Like I said if I was making an advertisement for her I would have a professional photographer come and do good conformation and undersaddle (both dressage and jumping) pictures. 

Does no one want to take a stab at pricing her?


----------



## upnover (Jan 17, 2008)

What a cutie!! 

There are several factors that add the value of a hunter pony. First of all, how tall is she exactly? If she is a bit over 14.2 most hunter trainers will not touch her with a 10 foot pole. A 14.3 "hony" has very little value in the hunter world unfortunately.

Also, at hunter shows adults cannot show in pony divisions. Sometimes an adult can show a pony in certain divisions. So unless a pony is kid friendly, it's a hard sell, unless you can find a tough kid who can put the pony in a training program. 

Movement and jump is extremely important. She looks like she'd be a cute mover but I can't tell for certain without a video. She looks like she can jump but like Maura said, i wouldn't be overly impressed at all. In fact, my first thought is, "how fixable is her jump?" I have a feeling it could be, but without a good picture I wouldn't take her too seriously.

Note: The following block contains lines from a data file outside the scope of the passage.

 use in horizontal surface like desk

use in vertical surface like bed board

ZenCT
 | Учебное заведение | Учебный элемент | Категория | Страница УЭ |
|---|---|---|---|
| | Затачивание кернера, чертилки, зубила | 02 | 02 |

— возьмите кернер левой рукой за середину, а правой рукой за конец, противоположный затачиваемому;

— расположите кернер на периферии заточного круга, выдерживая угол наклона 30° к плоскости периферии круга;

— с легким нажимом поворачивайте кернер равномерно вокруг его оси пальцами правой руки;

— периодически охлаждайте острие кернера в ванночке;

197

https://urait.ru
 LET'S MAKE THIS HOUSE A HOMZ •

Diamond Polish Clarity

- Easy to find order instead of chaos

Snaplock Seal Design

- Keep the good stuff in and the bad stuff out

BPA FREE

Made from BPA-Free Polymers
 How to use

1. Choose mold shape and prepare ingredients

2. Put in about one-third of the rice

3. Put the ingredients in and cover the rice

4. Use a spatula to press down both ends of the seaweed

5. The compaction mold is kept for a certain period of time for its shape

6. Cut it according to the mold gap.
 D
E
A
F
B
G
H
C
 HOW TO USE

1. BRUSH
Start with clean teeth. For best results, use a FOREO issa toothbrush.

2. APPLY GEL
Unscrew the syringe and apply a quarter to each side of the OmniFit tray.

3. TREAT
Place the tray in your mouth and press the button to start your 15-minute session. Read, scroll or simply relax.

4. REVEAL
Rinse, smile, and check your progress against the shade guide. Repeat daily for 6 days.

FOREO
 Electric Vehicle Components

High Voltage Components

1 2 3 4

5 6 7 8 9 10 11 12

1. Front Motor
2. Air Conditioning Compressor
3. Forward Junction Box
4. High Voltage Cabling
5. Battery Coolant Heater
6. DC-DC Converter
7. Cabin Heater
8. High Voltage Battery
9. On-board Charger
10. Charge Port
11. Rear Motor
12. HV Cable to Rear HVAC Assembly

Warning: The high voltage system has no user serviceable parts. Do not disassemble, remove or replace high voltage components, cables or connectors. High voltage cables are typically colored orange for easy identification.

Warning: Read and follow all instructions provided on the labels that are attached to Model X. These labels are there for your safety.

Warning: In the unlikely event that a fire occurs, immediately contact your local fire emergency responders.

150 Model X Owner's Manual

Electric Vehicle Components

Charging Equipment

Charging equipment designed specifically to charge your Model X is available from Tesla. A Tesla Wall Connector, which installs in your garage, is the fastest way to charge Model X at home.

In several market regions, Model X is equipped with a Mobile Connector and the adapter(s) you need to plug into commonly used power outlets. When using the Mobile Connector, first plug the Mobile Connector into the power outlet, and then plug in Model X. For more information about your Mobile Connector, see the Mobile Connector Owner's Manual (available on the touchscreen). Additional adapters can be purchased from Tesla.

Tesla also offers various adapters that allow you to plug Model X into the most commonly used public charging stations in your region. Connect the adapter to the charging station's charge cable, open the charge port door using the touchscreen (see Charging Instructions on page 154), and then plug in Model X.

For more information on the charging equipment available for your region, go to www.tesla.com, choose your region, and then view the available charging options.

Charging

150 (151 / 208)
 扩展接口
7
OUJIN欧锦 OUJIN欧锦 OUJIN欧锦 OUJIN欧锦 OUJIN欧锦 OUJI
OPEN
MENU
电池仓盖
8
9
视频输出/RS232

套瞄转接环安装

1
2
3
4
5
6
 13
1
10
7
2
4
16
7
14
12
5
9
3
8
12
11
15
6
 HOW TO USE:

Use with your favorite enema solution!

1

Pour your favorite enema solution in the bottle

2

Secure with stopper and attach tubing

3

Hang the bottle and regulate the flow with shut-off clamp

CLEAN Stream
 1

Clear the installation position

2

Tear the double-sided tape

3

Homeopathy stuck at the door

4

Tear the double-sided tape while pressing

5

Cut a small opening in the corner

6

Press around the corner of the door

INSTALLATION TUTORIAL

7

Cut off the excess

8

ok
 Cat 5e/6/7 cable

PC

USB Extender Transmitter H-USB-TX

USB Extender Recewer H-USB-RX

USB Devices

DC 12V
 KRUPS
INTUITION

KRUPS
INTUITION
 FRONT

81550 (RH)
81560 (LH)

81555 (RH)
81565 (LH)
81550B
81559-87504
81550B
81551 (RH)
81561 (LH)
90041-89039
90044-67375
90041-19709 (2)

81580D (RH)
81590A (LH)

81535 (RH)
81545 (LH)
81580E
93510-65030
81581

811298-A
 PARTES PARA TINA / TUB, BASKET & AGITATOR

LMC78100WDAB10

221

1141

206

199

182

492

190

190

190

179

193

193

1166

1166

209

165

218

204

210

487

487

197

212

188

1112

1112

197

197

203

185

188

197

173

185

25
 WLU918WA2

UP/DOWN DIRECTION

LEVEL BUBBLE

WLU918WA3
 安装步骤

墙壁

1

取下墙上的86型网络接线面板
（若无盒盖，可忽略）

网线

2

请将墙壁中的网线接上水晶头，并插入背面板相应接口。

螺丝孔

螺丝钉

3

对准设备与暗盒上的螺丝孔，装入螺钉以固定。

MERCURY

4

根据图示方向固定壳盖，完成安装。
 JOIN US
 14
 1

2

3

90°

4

A trained hunter MUST have a lead change. For a kid's pony? An auto change is worth even more. So when it comes to training, I'd start working on getting those changes. 

So a cute looking pony, who's a cute mover, has a decent jump that can most likely improve, but isn't all that kid friendly? Eh, I'd say you could possibly market her for $18-2000ish in my area to a trainer. Get her jumping small courses quietly, get a local level show record on her? Maybe about $3000, 4500 AT MOST. But, might be hard to find a buyer. Put a lead change on her and get her going well enough for a kid to jump her around? $10,000 nego if she was in training at the right barn with the right trainer. (bigger names will get you higher prices) Keep in mind, her personally may never be a great kid's pony so she might not get to this point for a long long time if ever. And the time it takes for her to be in training and show fees to get her to 10k? Very possible to lose money in the deal.


----------